La lingua italiana distingue con chiarezza due termini che molti usano come sinonimi: atleti olimpici e olimpionici. Con l’espressione “atleta olimpico” si indica chi partecipa ai Giochi olimpici, indipendentemente dal risultato. Il termine “olimpionico”, invece, identifica in modo preciso chi conquista una medaglia durante i Giochi. Questa differenza lessicale trova spazio nei regolamenti sportivi, nei dizionari della lingua italiana e nella comunicazione ufficiale delle istituzioni sportive come il Comitato Olimpico Nazionale Italiano.

Il significato corretto dei due termini

Chi gareggia ai Giochi organizzati dal Comitato Olimpico Internazionale può definirsi atleta olimpico. Il termine non implica alcun risultato agonistico, ma indica la partecipazione a una delle edizioni dei Giochi dell’era moderna, inaugurata nel 1896 ad Atene. La parola “olimpionico”, invece, assume un significato più ristretto: descrive chi ottiene una medaglia d’oro, d’argento o di bronzo. Solo il podio consente l’uso corretto di questa definizione.

Esempi concreti nello sport italiano

Molti protagonisti dello sport italiano aiutano a comprendere la differenza. Marcell Jacobs, vincitore dei 100 metri ai Giochi di Tokyo 2020, rientra tra gli olimpionici perché ha conquistato l’oro. Anche Federica Pellegrini, grazie ai successi ottenuti tra Pechino 2008 e Londra 2012, figura tra gli olimpionici italiani.

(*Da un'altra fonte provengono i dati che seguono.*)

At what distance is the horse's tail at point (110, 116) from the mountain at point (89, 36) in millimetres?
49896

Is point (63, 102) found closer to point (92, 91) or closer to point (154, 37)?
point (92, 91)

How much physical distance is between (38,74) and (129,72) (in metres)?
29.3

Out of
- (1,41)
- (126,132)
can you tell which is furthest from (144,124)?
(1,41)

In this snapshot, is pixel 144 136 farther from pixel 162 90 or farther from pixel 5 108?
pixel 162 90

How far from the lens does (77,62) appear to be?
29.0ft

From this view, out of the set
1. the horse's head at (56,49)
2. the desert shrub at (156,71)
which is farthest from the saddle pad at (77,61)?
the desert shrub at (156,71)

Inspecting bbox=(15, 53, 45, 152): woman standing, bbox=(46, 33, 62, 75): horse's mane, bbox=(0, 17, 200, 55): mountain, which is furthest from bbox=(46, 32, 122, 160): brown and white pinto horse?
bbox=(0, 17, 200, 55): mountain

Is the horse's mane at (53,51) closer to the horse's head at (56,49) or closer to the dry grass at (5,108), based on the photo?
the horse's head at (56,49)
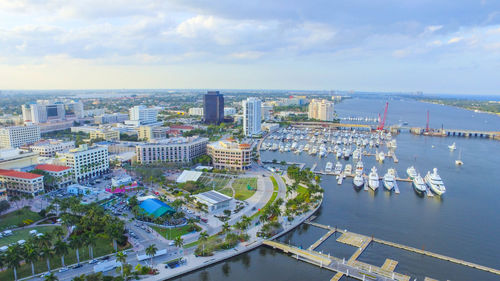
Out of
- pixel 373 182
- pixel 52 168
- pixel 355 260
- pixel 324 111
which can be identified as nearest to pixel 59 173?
pixel 52 168

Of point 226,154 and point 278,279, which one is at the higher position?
point 226,154

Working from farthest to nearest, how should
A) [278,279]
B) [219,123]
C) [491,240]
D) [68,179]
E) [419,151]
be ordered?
[219,123] < [419,151] < [68,179] < [491,240] < [278,279]

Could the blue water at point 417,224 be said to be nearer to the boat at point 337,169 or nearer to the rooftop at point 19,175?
the boat at point 337,169

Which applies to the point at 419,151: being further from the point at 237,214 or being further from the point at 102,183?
the point at 102,183

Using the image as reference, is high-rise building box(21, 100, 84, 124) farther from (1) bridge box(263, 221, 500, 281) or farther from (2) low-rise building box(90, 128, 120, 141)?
(1) bridge box(263, 221, 500, 281)

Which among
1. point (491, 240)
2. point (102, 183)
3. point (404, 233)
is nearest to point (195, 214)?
point (102, 183)

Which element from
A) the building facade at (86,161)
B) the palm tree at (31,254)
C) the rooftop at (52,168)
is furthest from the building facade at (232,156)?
the palm tree at (31,254)

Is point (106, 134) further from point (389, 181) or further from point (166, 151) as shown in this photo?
point (389, 181)
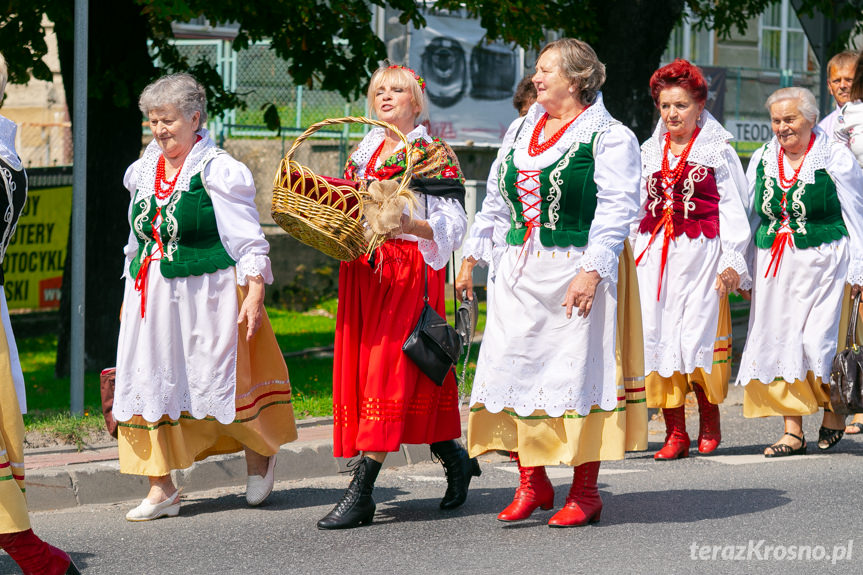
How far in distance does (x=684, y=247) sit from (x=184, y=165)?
3.10 m

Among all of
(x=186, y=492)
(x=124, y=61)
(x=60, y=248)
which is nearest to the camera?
(x=186, y=492)

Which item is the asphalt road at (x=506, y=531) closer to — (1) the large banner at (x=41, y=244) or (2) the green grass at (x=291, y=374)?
(2) the green grass at (x=291, y=374)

Al contrario, un atleta che partecipa ai Giochi ma non conquista medaglie resta un atleta olimpico, senza poter assumere la qualifica di olimpionico. Questa distinzione emerge spesso nel linguaggio giornalistico e nei comunicati ufficiali delle federazioni.

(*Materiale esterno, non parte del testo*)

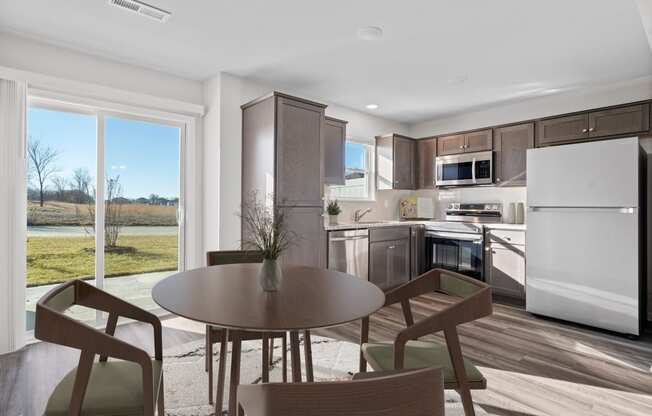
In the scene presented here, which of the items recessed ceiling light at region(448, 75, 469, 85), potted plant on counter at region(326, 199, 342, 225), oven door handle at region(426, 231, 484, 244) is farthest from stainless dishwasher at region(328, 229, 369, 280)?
recessed ceiling light at region(448, 75, 469, 85)

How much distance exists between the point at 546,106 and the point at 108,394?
199 inches

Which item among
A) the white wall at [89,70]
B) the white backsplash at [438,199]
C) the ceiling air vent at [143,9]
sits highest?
the ceiling air vent at [143,9]

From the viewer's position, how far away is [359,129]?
505 centimetres

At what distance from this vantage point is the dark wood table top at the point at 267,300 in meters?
1.15

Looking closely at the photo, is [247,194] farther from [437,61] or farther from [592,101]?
[592,101]

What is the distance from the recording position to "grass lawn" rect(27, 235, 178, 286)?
9.94 ft

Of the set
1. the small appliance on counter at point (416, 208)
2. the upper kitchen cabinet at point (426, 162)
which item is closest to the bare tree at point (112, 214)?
the small appliance on counter at point (416, 208)

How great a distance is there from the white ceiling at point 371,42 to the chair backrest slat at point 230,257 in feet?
5.63

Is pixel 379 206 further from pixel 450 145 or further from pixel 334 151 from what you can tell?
pixel 334 151

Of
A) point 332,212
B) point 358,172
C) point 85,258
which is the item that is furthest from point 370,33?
point 85,258

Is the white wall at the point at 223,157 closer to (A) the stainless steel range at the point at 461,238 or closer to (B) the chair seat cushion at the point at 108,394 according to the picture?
(B) the chair seat cushion at the point at 108,394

Una differenza che nasce dalla tradizione linguistica

La parola “olimpionico” deriva dal greco “olympioníkēs”, che indicava il vincitore dei giochi antichi. L’italiano conserva questa sfumatura storica e la applica allo sport contemporaneo. L’uso corretto dei termini evita ambiguità e valorizza il risultato agonistico. La precisione linguistica tutela il significato della vittoria olimpica e distingue la semplice partecipazione dal successo sul podio.

Nel dibattito pubblico molti commentatori utilizzano i due termini come equivalenti, ma la tradizione lessicale italiana mantiene la distinzione. Chi racconta lo sport, dagli organi ufficiali ai cronisti, contribuisce così a preservare una differenza che affonda le radici nella storia dei Giochi e nella cultura sportiva internazionale.